"I don't call it a civil war. I call it a revolution," said Feras Fayyad, a Syrian filmmaker at the forefront of highlighting the conflict in his country through his documentaries and activism.
In the 10 years since the start of the uprising, Fayyad's films have not only received two Oscar nominations but have also shown people around the world the struggle, pain and destitution that the Syrian people face.
He says his filmmaking comes from not just a desire to show the world what is going on but also from anger, and the need to reclaim the narrative for the Syrian people.
"I wanted to share my anger. I am angry, I am so angry about what has happened to us, and making movies is the only way to put this out there in the right way," Fayyad told The National by phone from Berlin, where he lives now.
Fayyad's first film honoured his hometown of Aleppo, one of the cities hit hardest by the war. Last Men in Aleppo is the story of the now famous White Helmets", the group of Syrian civilians who came together despite the risk of death to rescue fellow citizens caught in the fighting.
Fayyad himself is no stranger to danger, torture and hardship. He was jailed in 2011 for his activism. His film On the Other Side, which criticises President Bashar Al Assad, was released in 2012. Even for Last Men in Aleppo and later The Cave, he would take risks gathering footage, then ferrying the footage out of Syria himself or with colleagues.
“We fight for freedom and equality and we call on the regime to respect our dignity. We have to try to teach people what it means to have your dignity taken away,” he said.
Fayyad is unable to go back to Syria, but his siblings still live there. “Their anger is stronger than mine,” he says. “Yet they are not weak, they are stronger because of the war.”
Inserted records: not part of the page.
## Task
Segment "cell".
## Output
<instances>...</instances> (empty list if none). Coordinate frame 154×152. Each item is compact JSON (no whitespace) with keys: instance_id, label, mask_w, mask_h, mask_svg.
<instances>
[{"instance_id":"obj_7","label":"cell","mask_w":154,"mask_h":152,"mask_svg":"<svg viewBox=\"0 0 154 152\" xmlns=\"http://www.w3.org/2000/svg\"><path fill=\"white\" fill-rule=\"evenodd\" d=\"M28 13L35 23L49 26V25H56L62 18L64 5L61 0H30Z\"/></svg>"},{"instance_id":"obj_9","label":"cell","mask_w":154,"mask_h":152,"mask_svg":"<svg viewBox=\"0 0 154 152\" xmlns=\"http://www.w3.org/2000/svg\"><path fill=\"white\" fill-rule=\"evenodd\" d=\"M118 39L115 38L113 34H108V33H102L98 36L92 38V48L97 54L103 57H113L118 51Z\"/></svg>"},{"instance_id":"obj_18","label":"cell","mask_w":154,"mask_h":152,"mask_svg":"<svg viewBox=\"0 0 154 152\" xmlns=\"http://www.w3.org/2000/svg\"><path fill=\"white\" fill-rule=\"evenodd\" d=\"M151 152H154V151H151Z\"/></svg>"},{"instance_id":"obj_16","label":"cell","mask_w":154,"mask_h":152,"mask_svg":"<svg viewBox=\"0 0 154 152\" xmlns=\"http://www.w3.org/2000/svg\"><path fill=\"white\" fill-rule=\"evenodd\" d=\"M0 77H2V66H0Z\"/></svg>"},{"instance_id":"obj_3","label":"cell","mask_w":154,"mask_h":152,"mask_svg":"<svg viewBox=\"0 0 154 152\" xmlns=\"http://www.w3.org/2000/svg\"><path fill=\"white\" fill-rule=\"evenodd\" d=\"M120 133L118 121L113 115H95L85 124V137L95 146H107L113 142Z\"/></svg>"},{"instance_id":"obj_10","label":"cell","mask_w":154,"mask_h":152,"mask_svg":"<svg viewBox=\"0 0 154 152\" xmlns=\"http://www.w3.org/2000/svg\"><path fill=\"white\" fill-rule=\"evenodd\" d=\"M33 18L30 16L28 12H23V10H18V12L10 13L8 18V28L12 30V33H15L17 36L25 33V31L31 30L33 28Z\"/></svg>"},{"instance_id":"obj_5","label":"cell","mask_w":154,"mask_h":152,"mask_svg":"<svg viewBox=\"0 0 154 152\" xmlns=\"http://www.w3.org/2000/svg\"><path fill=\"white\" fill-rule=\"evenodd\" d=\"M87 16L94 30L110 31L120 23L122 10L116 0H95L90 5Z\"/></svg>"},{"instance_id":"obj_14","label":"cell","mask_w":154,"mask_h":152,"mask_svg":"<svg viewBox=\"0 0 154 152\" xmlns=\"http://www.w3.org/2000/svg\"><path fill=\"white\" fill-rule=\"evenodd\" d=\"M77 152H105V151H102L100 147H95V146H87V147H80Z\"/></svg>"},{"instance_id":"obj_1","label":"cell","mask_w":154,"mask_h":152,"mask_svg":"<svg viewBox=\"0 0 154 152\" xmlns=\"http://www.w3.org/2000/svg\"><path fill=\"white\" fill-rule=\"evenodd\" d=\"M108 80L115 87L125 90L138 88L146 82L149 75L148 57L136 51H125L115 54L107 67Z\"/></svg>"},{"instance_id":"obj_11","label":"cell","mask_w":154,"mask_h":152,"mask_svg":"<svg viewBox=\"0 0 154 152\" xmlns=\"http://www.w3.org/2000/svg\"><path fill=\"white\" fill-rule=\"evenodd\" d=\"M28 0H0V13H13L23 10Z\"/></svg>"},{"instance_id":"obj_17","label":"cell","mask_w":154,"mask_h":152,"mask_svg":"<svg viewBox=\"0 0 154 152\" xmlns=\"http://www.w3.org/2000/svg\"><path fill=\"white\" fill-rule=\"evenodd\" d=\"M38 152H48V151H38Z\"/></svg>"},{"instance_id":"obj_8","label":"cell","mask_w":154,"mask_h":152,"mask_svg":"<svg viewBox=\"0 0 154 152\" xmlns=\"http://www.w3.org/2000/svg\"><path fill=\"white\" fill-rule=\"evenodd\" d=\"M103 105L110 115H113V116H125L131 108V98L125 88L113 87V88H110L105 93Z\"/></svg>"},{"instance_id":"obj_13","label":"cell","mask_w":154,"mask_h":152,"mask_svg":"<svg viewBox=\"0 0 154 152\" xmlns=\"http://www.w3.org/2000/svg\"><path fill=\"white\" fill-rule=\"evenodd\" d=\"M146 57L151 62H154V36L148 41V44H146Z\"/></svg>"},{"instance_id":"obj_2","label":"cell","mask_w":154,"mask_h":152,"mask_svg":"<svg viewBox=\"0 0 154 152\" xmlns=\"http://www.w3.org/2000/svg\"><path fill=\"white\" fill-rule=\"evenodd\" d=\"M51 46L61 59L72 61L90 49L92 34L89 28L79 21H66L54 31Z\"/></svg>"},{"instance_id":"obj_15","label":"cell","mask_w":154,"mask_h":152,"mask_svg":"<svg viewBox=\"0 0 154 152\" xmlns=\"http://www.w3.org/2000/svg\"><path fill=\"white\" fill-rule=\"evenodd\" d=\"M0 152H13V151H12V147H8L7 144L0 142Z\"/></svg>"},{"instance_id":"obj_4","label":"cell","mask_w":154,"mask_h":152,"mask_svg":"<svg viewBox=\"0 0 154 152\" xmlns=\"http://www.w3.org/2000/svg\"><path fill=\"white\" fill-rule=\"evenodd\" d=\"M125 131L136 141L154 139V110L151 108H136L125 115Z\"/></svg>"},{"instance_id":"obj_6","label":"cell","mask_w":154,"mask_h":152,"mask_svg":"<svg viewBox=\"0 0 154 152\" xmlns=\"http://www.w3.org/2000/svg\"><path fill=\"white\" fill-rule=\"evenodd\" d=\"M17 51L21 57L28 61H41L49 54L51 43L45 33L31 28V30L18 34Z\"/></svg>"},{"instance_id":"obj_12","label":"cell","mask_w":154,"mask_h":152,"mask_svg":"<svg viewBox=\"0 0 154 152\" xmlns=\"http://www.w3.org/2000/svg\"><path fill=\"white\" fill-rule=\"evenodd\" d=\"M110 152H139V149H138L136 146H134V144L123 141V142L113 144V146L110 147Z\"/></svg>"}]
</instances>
He sad he regularly reminds them to never forget who took their childhood away, and why they have never known safety.
According to the UN children's agency Unicef, nearly five million children were born into the war in Syria, with another million born as refugees in neighbouring countries.
Fayyad said the trauma of this new generation will be far greater than the trauma he suffered from torture and sexual assault in prison, or the trauma of his father and uncle who also lived their lives under repressive rule.
Explaining the long-term trauma of not just the past 10 years but of decades of what he calls “slavery under the Assad regime” requires education, requires Syrians to keep fighting because ultimately, he said, “we are the only ones who can do it”.
Keeping attention on Syria after 10 years of war is a battle. Much of the world has turned away or thinks it ended with the defeat of ISIS. A poll released in the UK last month showed that only 58 per cent of people were aware the war was still going on and 38 per cent were not sure of the current status of the conflict.
“You cannot rely on the world to come save you,” Fayyad said. “I think the world could have done more. But it could have done more in the time of the Holocaust and any other genocide.
"As humans, we always ask decision-makers to do more but it is our responsibility as people in different fields to do what we can. It is our responsibility as Syrians to keep going. I have survived and it's my duty to keep going to bring change.”
Fayyad said his seven-year-old daughter growing up in Berlin gives him hope, ensuring her life in a world and country that respects her dignity continues to push him forward.
“I will never tire of this work. I think we [the Syrian people] are up and down and angry and we can’t handle what has happened but we are not tired in the bigger picture," he said.
"Personally, I am not tired and I will never feel tired of this fight. Every day, I wake up and I don’t want to give up.”